**Exercises to complete:**
1. From the passage about AI and the Philippines, return the words that begin at "In 2022, the" and stop after "on the Philippines.".
2. For each statement, say yes or no on whether the passage about AI and the Philippines agrees, and quote the deciding words from it: (a) The Oxford Internet Institute study took place in 2022. (b) Cory Doctorow is described as an American writer. (c) "Enshittification" was Macquarie Dictionary's word of the year in 2022.

**Extract to read:**
President Ferdinand “Bongbong” Marcos Jr. tours the “AI-ready” VITRO Data Center in Sta. Rosa, Laguna, April 23. Photo from Bongbong Marcos/Facebook

In 2022, the Oxford Internet Institute studied the shift towards a “planetary-scale labour market” in the arms race of AI companies, with data workers from places like the Philippines working in “digital sweatshops” in a “race to the bottom” that further drives global inequality. For a country consistently touted as the “patient zero” of digital disinformation, the new phase of AI-generated fake news will further bear down on the Philippines. 

While we can always be optimistic about new technology, tech companies have notoriously created a pattern of making technology worse in the name of shareholder profit. You’ve likely observed how our social media feeds, previously filled with posts of friends, are now mostly filled with boosted content from companies. “Enshittification,”’ a neologism coined by Canadian writer Cory Doctorow in 2022 and Macquarie Dictionary’s word of the year in 2024, describes this trend of platform decay, which has not only applied to Philippine online platforms in 2025, but, consequently, to the quality of our democracy entirely.

**Extracted data:**
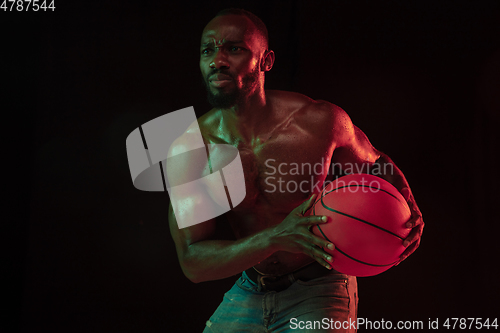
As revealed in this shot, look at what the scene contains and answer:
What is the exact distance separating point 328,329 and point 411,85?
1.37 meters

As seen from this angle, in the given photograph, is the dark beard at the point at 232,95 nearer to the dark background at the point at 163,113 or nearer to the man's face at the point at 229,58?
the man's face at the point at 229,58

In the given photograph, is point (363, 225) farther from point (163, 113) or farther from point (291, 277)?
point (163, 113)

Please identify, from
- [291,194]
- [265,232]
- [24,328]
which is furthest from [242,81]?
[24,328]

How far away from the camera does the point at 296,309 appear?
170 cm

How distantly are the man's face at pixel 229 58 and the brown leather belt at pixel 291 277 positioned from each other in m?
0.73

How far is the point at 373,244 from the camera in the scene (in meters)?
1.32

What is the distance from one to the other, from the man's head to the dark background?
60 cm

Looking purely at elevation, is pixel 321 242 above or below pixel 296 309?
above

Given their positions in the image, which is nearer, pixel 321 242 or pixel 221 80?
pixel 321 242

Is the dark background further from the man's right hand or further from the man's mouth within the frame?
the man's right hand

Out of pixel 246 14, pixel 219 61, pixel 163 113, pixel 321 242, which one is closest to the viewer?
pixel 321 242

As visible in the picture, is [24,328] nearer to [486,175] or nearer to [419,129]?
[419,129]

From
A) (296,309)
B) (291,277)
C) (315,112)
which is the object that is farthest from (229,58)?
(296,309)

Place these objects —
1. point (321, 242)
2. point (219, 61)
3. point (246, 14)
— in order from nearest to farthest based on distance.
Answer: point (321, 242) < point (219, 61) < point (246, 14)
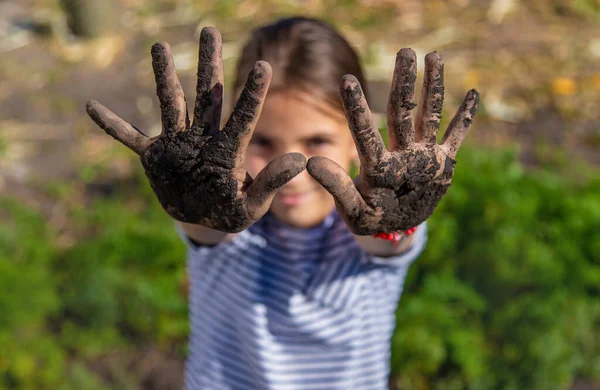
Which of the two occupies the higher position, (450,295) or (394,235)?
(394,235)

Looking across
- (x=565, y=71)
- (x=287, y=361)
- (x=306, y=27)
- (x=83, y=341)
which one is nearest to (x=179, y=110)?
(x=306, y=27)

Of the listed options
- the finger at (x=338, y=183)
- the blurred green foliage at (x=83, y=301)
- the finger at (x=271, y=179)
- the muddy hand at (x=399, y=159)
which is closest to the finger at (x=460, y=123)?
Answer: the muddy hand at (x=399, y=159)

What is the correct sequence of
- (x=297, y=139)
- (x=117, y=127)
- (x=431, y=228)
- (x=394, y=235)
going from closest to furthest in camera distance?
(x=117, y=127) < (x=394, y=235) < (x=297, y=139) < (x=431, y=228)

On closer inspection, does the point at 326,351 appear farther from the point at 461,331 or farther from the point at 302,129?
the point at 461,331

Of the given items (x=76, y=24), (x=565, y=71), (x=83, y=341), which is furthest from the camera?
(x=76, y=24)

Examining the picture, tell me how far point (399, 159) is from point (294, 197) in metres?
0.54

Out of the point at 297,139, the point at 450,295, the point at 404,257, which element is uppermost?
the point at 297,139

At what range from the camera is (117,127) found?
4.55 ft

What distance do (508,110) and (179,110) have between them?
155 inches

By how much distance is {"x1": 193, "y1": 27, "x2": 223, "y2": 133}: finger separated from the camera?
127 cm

* * *

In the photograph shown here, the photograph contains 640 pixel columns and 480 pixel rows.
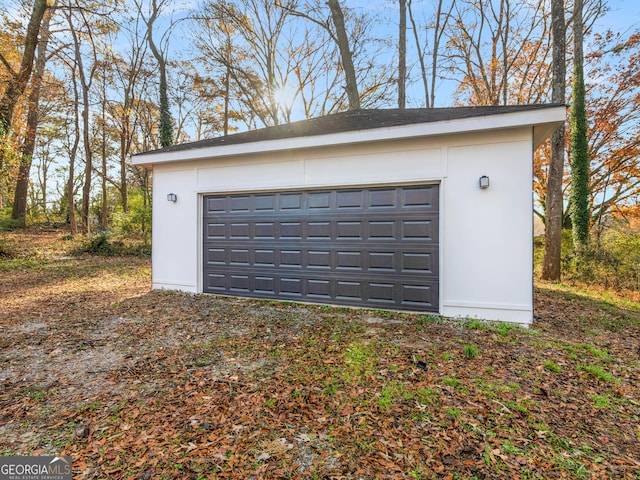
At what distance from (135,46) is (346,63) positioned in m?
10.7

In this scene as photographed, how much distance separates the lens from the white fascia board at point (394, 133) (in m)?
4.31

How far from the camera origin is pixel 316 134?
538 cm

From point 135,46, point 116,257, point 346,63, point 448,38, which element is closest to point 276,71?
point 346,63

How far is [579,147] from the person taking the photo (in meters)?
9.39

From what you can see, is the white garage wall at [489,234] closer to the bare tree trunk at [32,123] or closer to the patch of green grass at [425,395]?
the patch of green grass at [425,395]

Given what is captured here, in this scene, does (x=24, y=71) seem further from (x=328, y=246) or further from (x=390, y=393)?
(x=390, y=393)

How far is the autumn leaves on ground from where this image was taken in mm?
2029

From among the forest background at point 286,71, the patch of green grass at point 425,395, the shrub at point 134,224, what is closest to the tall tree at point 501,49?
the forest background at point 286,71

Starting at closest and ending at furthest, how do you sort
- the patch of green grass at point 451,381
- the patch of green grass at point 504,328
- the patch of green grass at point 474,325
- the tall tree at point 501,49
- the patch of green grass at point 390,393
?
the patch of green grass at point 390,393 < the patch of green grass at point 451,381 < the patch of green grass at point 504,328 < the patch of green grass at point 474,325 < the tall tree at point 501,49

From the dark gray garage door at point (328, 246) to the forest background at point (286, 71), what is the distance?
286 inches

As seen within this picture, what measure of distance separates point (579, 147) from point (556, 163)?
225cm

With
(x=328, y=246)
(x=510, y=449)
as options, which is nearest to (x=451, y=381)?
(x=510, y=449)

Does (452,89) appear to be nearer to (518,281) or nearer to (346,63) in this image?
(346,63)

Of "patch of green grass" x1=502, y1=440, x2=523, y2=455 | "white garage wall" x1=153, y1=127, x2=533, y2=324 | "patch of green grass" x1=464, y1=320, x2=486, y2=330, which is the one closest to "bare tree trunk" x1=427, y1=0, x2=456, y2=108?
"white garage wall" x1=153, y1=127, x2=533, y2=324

**Exercise results:**
1.
In 2022, the Oxford Internet Institute studied the shift towards a “planetary-scale labour market” in the arms race of AI companies, with data workers from places like the Philippines working in “digital sweatshops” in a “race to the bottom” that further drives global inequality. For a country consistently touted as the “patient zero” of digital disinformation, the new phase of AI-generated fake news will further bear down on the Philippines.

2.
(a) Yes: "In 2022, the Oxford Internet Institute studied"
(b) No: "coined by Canadian writer Cory Doctorow"
(c) No: "Macquarie Dictionary’s word of the year in 2024"